Jason made a sound of disgust. “Do you think I don’t know that? Hell, Cody, I’m in love with her but I’m not going to try to break up her marriage. You know me better than that.”
“Sorry.”
Jason got up and went to the door. As he walked out, he said over his shoulder, “I’m sorry too, Cody. See you in a couple hours.”
Still standing beside the window, Cody listened to the door latch click behind him and wondered just how Jason was going to react to this. This could either make him the most driven performer on the planet. Or shut their whole band right down and he swore under his breath and said, “Kate, I just hope you know what you’re doing.”
Jason was fine through the concert that night. He was a bit in a zone, but Cody was able to compensate for Jason’s lack of energy and Jason did their slow, sad stuff better than Cody ever remembered him doing it. It was when they got back home the next day that things began to unravel. For two days Cody didn’t see Jason. Not for a minute. And he wasn’t answering his door or his phone.
Just when Cody was going to call out the National Guard and literally break down his door if he had to, Jason showed up at Cody’s house. He looked like hell and hadn’t shaved and Cody wasn’t even sure if he’d changed clothes. He certainly hadn’t slept much. That was obvious.
He walked in and handed Cody a folder of music and Cody began to look through it and wasn’t really paying attention to what Jason was doing until he heard a cupboard door slam. The new songs looked awesome and then he glanced up to see Jason with a fifth of Jack Daniels on the counter and throwing back a tumbler full of it.

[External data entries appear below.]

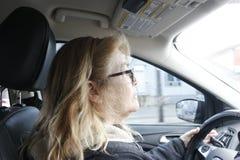 Βέβαιο ανώτερο οδηγώντας αυτοκίνητο γυναικών στοκ εικόνα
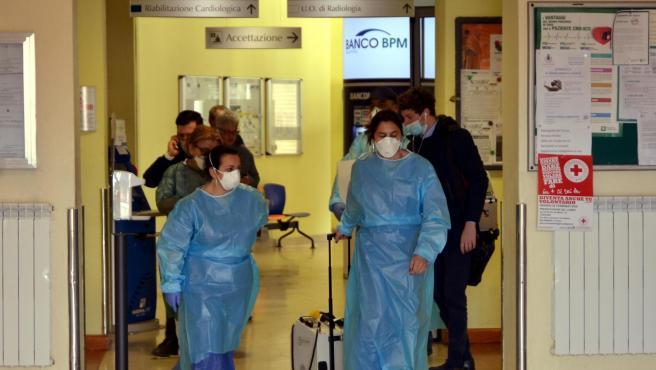 os trabajadores de salud (de frente, en azul) con máscaras faciales caminan con equipo médico portátil en un pasillo del Hospital Cívico de Codogno, donde la sala de emergencias ha sido cerrada como Una medida de precaución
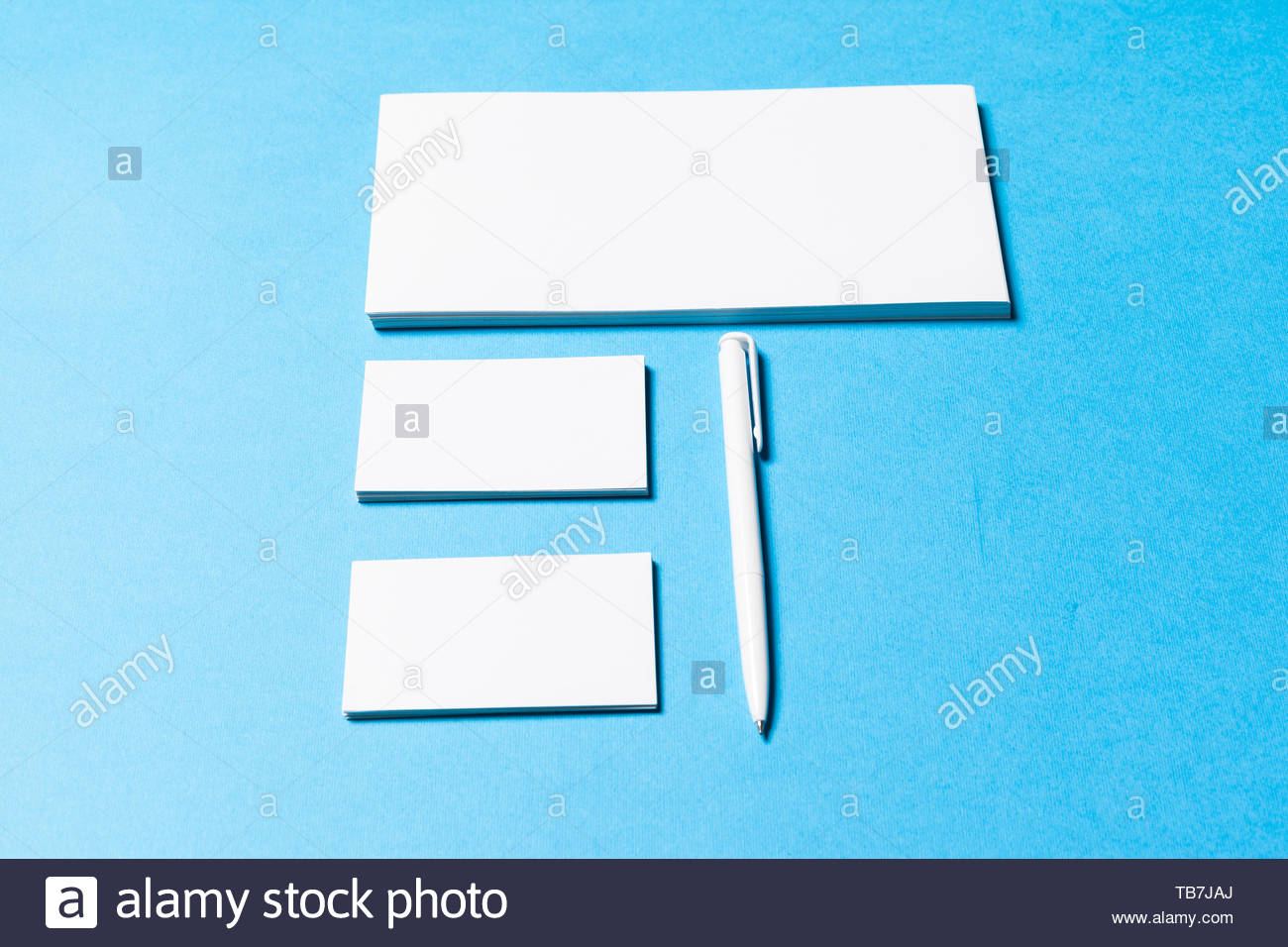 blank office objects organized for company presentation on blue 1300x956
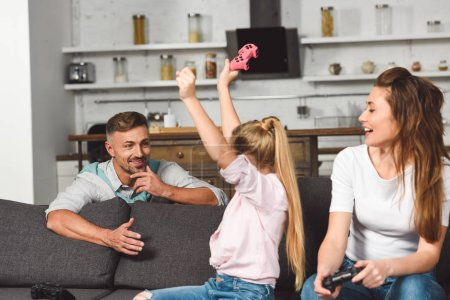 happy daughter rejoicing victory in video game while father sitting behind sofa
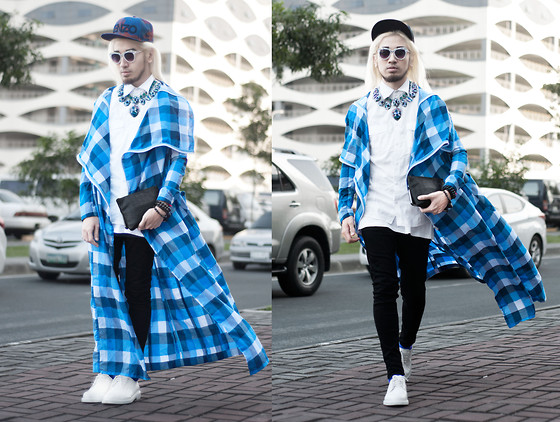 Andre Judd - Kenzo Dark Cloud Cap, Extremefinds Accessories Crystal Neckpiece, Renan Pacson Oversized Check Coat, Comme Des Garçons Embossed Clutch - CHECK IT OUT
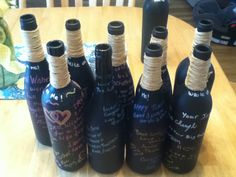 Have people sign a champaign or beer bottle at house warming party ((creatief-met-flessen))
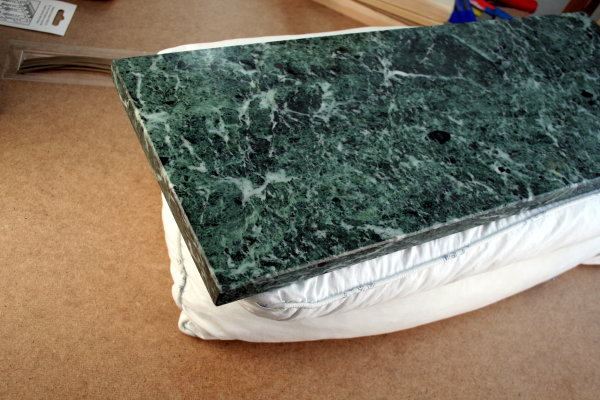 A slab of marble with a pillow underneath to absorb the blows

Cody cursed and dropped the music. He raced across the room and grabbed the glass away, spilling whiskey all over both of them in the process. “What the hell are you doing, Falcon?” Jason shoved him away and reached for the bottle again and they got into a scuffle with Cody ultimately winning because he punched Jason with absolutely all he had to try to knock some sense into him.

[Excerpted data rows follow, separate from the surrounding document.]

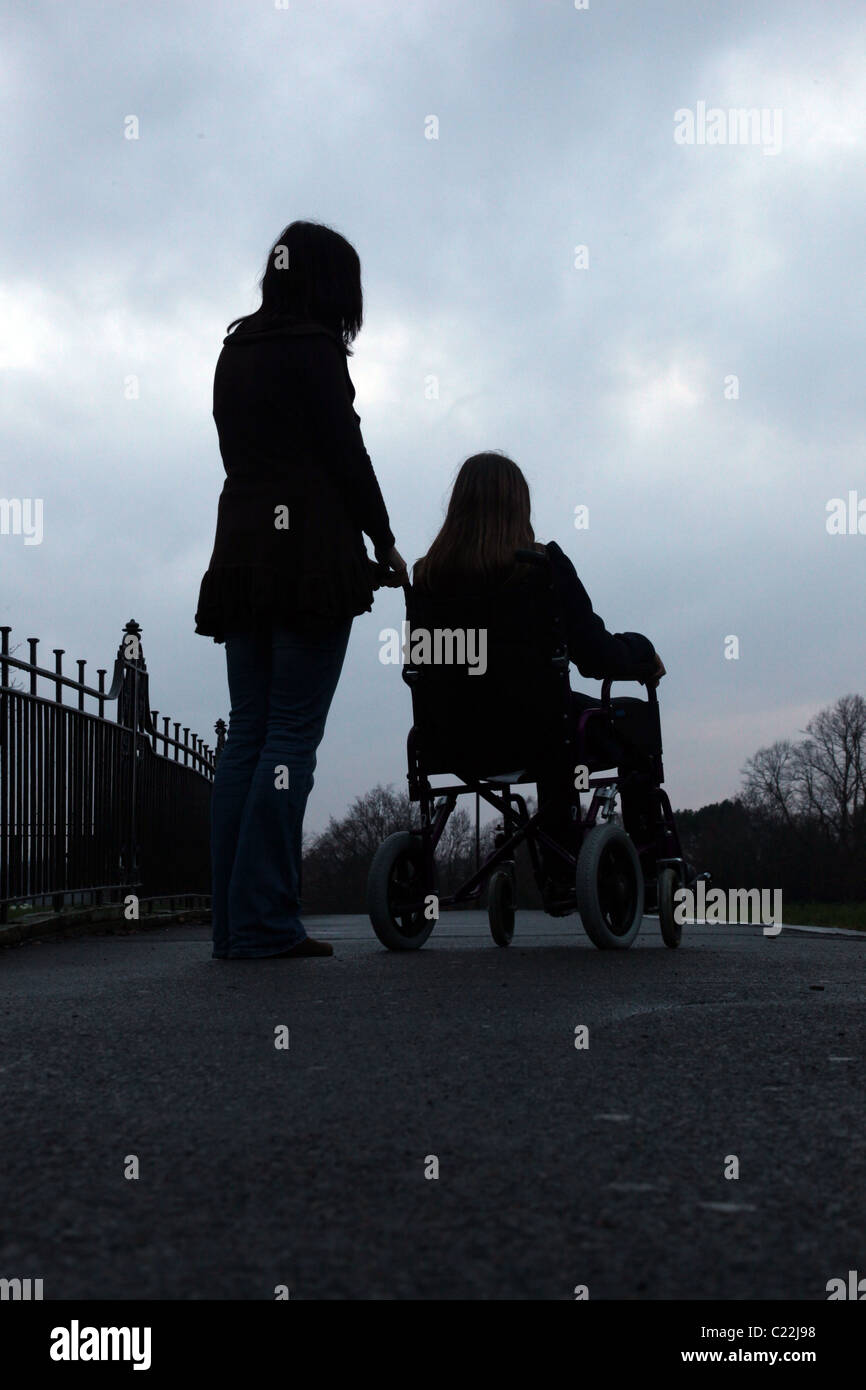 Young girl sitting in a wheelchair with a woman standing by her side - Stock Image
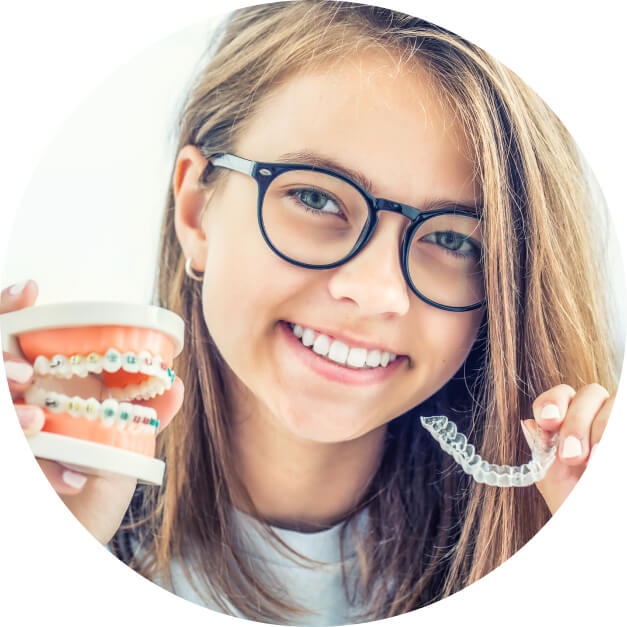 Young female patient holding braces and Invisalign aligners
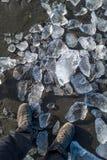 Pies en la playa con los pequeños icebergs Foto de archivo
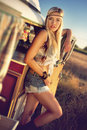 Beautiful girl on an old caravan a blonde hippie beside Stock Images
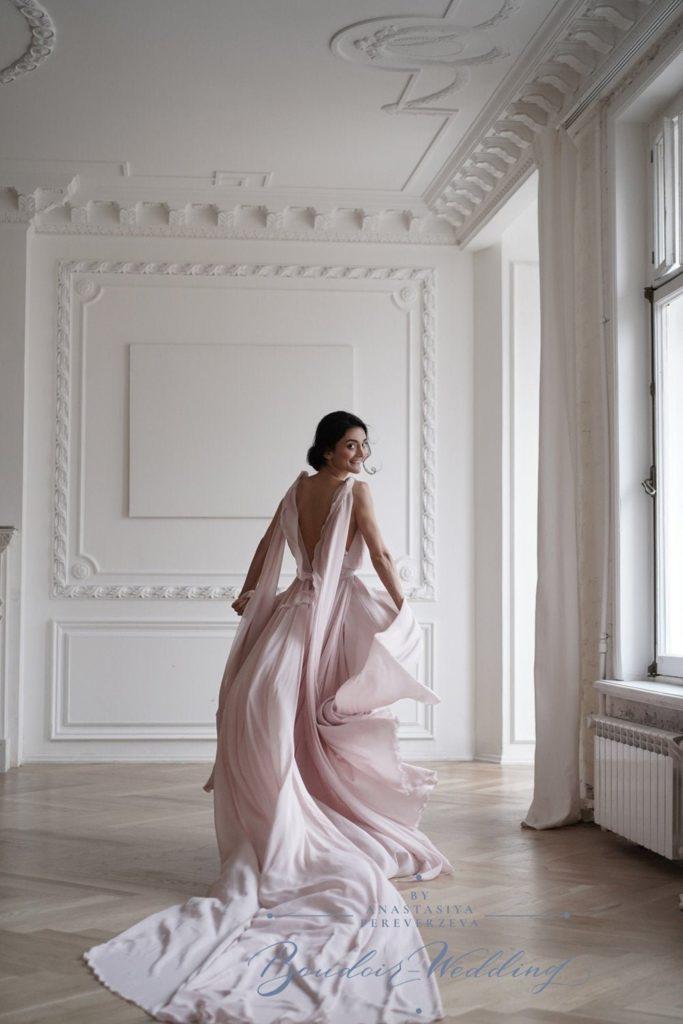 light pink goddess wedding dress with should train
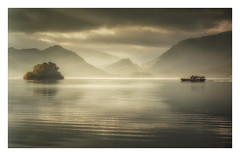 Cut Through the Mist (Vemsteroo) Tags: lakedistrict thelakes cumbria derwentwater derwent landscape mist fog atmospheric boat canon 5d mkiii 70200mm morning sunrise dawn light reflection fells outdoors adventure island autumn golden
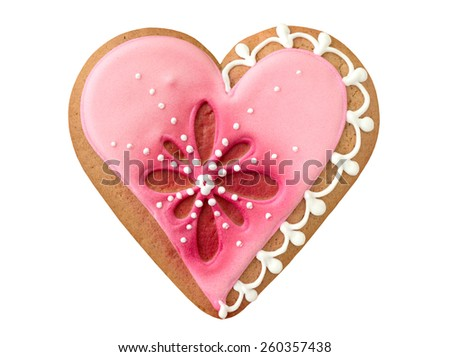Decorated cookie in the shape of heart on wooden table. Isolated, on white background. - stock photo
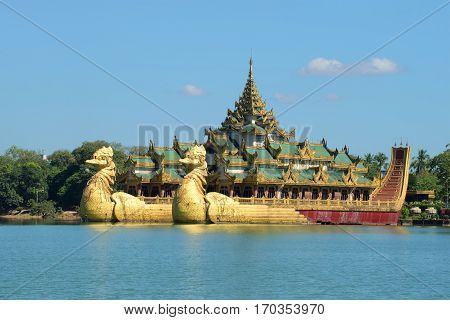 YANGON, MYANMAR - DECEMBER 18, 2016: View of the royal Karawait barge on the Kandawgyi lake in downtown Yangon. Myanmar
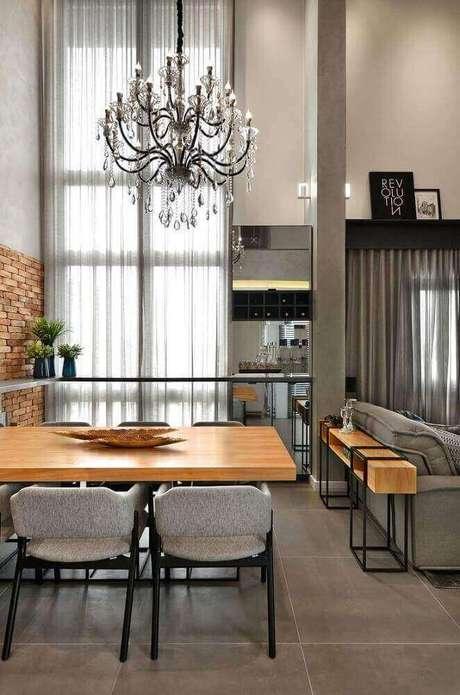 2. Vários elementos criam um espaço harmônico e uma decoração aconchegante para essa sala de jantar moderna e sofisticada com lustre e mesa de madeira – Foto: Evolukit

Jason went flying backwards and stumbled over a chair and he and it both went flying. He landed with his back against Cody’s wall and put his hand up to his eye in surprise. “You hit me! You actually hit me!”

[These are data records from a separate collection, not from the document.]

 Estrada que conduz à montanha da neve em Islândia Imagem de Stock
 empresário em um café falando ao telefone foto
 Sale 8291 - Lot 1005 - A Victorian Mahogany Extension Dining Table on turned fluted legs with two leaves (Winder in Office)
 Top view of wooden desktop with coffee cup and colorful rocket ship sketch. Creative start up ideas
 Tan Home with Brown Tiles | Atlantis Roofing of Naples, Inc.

Cody put the lid back on the whiskey and put it in the cupboard with a resounding slam. “Yes, and I’m going to do it again properly if y’all ever pull something this asinine again! What’s gotten in to you?”
“Nothing.” Jason stood up and picked up the chair that now sported only three working legs and gingerly touched a spot on his cheekbone. “Nothing’s gotten into me. It’s getting something out of me that’s the problem. Give me something to drink. I’ve gotta be able to sleep or I’m going to go crazy.”
“Then take a Tylenol PM, Falcon, not a fifth of whiskey! Get a grip! Even the end of the world isn’t going to look better through a glass of Jack Daniels.”
“It might.”
“It won’t! It’ll look like more mistakes piled onto the first ones.”
“That’s easy for you to say, Mr. use and abuse ‘em. You have no idea what I’m dealing with.”
“Oh, knock it off! I have more idea than anyone else on the planet and y’all know it! Just because I’ve never found anyone I could see forever with, doesn’t mean I don’t understand that what you and Kate had was amazing.” He went back over and began to pick up the scattered pages of music and tried to figure out which page went where. “It only means I’ve been lonely as hell for a lot of years, wishing I could find my own Kate! You’re so busy feeling sorry for yourself you don’t even realize you’ve already been blessed by her more than nine tenths of this world put together. So shut up!”
Cody looked back at the papers in his hand and then sniffed his shirt. “Go bring me another shirt and find one for yourself while you’re at it. We smell like a Tennessee still. Geez, you’re an idiot!”
Jason began to take his shirt off. “Why, because I did once what y’all do every week of your life? Come off it!”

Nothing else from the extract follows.